• **GOAL OF THE EXERCISE**:
Convert the lines of the records from the one containing "Regarding the image here, for the items" through the one containing "What is the approximate", inclusive, into a numbered list, leaving out blank lines. Include only those lines.

• **DATA SHOWN**:
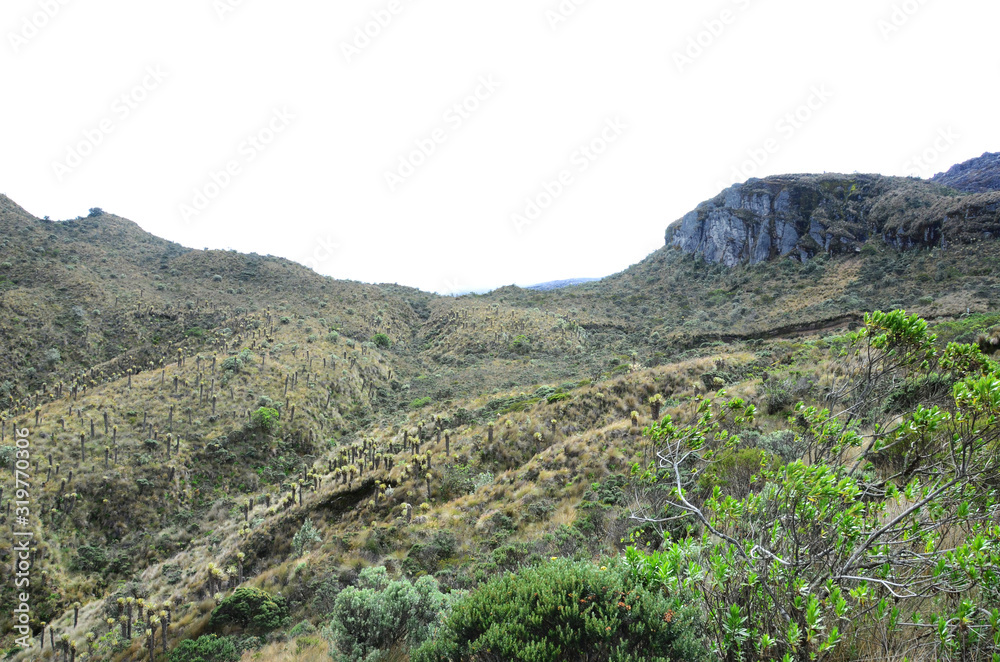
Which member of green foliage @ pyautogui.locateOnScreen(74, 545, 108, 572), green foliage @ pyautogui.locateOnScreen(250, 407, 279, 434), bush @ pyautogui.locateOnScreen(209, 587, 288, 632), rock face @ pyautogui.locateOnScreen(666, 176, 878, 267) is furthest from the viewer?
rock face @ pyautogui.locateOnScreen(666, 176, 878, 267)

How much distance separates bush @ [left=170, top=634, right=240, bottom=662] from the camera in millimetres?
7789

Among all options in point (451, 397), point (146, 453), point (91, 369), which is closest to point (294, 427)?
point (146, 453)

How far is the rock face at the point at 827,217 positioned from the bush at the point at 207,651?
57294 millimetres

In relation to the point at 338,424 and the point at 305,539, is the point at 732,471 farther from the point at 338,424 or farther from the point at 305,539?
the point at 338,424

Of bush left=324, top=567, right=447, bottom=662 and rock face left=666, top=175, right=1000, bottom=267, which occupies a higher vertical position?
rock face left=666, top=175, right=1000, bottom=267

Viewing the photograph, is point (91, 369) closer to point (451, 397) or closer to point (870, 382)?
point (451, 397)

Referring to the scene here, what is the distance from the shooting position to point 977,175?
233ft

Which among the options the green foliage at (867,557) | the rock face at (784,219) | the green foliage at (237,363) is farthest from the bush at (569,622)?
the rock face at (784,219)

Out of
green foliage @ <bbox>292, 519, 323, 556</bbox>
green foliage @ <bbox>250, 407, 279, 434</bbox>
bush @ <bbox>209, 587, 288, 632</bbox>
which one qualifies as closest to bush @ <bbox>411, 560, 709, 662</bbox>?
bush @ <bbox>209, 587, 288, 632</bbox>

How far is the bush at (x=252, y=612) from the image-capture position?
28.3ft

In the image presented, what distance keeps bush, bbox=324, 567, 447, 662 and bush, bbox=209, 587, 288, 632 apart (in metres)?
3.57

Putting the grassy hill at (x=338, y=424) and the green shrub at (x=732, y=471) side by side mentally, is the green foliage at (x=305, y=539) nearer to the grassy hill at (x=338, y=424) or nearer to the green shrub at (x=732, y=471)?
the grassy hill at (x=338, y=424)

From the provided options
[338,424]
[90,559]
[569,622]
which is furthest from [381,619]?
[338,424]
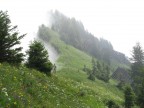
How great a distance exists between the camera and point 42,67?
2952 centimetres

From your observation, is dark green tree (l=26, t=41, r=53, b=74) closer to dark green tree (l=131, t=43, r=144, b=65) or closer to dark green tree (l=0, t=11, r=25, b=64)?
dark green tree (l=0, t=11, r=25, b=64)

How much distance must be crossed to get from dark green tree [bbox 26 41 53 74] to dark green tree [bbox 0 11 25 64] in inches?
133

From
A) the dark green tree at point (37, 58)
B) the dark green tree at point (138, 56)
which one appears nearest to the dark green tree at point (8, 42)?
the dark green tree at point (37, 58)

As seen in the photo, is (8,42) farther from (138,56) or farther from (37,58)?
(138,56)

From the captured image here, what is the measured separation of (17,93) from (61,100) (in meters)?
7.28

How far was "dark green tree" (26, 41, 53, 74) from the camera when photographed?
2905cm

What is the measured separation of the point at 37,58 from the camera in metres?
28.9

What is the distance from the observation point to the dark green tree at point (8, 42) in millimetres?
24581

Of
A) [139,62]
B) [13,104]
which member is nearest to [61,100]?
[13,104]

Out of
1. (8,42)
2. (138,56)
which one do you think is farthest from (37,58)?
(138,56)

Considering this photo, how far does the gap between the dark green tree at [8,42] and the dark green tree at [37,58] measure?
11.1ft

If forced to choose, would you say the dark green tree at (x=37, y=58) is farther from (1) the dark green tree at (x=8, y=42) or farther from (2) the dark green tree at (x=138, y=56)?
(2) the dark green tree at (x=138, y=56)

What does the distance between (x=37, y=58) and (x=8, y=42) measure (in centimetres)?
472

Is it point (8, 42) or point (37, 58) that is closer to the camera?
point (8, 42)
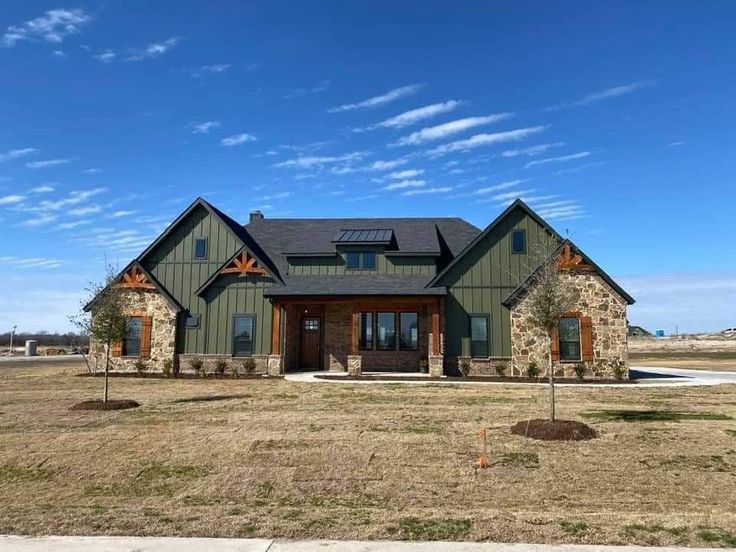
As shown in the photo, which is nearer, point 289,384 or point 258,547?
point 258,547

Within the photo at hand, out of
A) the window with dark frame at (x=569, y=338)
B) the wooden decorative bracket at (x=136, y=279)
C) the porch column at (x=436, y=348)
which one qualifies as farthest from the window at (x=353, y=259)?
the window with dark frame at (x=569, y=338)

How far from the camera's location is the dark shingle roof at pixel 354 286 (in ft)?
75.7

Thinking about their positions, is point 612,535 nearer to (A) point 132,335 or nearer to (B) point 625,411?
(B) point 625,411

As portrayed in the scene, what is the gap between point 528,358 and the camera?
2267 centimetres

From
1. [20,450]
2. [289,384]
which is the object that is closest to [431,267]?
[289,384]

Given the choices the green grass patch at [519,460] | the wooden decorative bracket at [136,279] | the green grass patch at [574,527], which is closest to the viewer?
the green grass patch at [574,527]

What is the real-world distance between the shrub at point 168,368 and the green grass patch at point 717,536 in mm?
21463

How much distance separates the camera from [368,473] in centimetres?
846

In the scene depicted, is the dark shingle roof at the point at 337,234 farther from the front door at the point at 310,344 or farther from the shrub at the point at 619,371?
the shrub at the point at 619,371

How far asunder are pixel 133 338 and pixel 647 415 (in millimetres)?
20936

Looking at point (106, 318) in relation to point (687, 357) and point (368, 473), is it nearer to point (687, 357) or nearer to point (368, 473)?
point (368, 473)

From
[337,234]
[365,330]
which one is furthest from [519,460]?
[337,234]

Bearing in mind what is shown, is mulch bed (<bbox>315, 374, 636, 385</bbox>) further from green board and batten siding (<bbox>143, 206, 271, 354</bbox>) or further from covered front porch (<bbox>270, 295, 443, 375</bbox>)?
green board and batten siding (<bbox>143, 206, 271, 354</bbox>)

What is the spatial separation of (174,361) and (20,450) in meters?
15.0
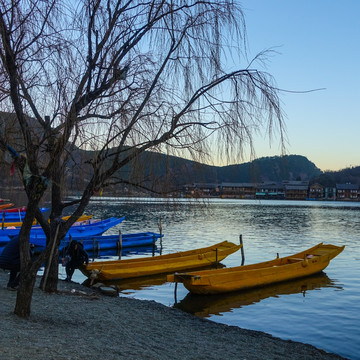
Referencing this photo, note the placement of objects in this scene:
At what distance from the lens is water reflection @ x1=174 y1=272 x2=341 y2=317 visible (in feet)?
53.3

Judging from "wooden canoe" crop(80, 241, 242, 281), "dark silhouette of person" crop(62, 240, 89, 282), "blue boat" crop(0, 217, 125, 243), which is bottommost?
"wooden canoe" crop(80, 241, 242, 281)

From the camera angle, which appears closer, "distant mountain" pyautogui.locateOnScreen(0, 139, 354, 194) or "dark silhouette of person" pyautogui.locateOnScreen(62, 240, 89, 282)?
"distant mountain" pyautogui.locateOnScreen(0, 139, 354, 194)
--
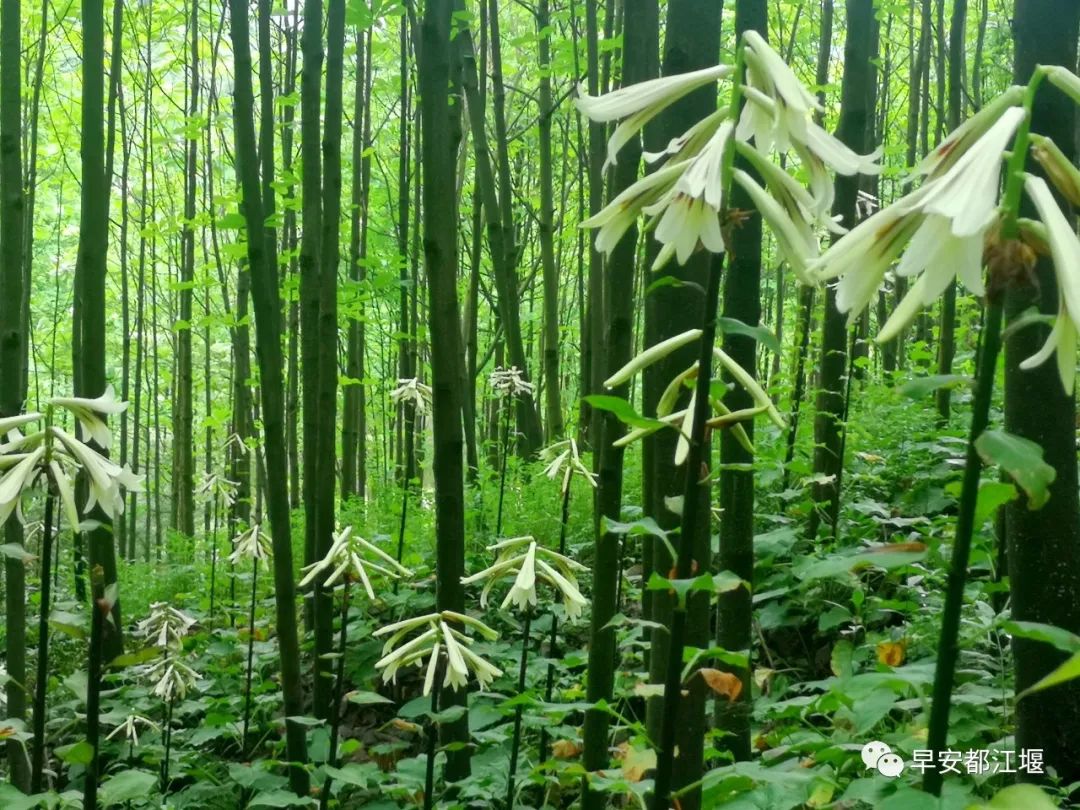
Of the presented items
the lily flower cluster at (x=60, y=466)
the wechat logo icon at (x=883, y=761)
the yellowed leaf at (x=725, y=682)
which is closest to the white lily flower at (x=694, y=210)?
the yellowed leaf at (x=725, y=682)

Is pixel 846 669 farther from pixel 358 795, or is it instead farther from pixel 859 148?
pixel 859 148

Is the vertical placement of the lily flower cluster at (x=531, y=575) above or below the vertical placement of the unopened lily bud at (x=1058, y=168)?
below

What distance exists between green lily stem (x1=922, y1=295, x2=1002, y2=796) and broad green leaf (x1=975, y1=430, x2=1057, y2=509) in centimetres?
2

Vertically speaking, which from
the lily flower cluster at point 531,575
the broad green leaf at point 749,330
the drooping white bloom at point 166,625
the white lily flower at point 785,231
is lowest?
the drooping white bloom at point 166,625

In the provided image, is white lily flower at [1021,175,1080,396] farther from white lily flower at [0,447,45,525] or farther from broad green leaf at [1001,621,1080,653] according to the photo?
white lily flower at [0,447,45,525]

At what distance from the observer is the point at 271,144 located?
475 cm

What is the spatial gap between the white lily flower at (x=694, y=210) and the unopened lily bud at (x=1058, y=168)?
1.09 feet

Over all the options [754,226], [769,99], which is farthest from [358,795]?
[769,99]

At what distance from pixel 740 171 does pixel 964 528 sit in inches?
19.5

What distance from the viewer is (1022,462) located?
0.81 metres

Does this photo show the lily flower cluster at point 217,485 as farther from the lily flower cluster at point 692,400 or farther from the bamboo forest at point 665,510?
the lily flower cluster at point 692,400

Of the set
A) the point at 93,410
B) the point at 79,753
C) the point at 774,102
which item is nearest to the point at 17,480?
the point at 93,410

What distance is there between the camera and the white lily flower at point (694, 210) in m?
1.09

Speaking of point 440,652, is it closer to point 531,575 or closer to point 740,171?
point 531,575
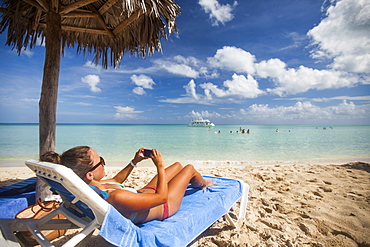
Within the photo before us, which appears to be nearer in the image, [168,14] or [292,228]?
---
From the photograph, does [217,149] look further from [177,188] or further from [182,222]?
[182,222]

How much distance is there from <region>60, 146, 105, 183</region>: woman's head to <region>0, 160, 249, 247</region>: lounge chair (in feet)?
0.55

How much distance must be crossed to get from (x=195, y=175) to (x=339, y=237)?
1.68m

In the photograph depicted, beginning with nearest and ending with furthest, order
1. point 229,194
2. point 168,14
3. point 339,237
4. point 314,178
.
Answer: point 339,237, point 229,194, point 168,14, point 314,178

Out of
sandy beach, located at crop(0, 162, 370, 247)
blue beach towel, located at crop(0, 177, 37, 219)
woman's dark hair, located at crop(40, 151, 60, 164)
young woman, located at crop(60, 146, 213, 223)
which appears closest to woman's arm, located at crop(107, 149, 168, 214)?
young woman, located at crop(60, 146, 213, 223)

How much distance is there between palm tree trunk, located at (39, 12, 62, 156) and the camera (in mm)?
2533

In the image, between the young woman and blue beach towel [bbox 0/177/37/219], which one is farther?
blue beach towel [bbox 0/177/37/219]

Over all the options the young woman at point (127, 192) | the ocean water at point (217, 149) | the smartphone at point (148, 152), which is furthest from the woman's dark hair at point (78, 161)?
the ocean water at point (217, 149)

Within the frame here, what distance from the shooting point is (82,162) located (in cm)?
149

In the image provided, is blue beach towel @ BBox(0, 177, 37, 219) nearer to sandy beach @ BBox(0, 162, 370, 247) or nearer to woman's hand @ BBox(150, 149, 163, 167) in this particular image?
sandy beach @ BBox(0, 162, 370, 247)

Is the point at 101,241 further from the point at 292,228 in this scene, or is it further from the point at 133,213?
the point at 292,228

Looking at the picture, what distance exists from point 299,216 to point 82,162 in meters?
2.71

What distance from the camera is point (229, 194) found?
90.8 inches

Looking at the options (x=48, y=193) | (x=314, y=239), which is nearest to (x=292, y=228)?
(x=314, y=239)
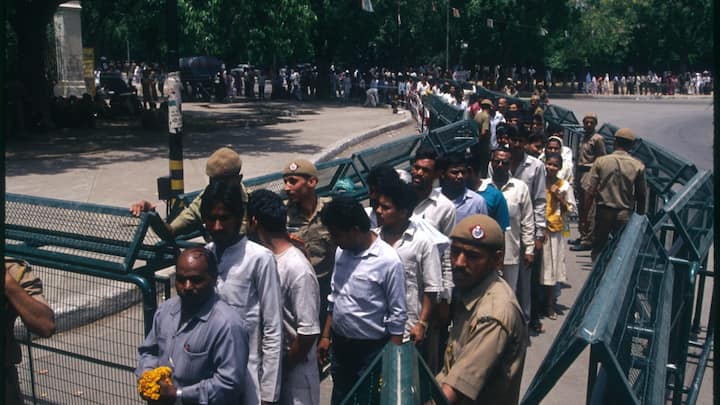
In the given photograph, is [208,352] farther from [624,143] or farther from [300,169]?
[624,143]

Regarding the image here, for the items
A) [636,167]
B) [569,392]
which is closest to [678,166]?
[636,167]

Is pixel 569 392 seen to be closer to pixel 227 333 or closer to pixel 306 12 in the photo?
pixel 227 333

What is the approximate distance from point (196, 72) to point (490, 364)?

• **RESULT**:
1. Regarding the image here, for the items
2. A) [636,167]
3. B) [569,392]
4. which is closest to [678,166]?
5. [636,167]
6. Is pixel 569 392 seen to be closer to pixel 227 333 or closer to pixel 306 12 in the photo?
7. pixel 227 333
8. What is the approximate distance from point (196, 72) to point (490, 364)?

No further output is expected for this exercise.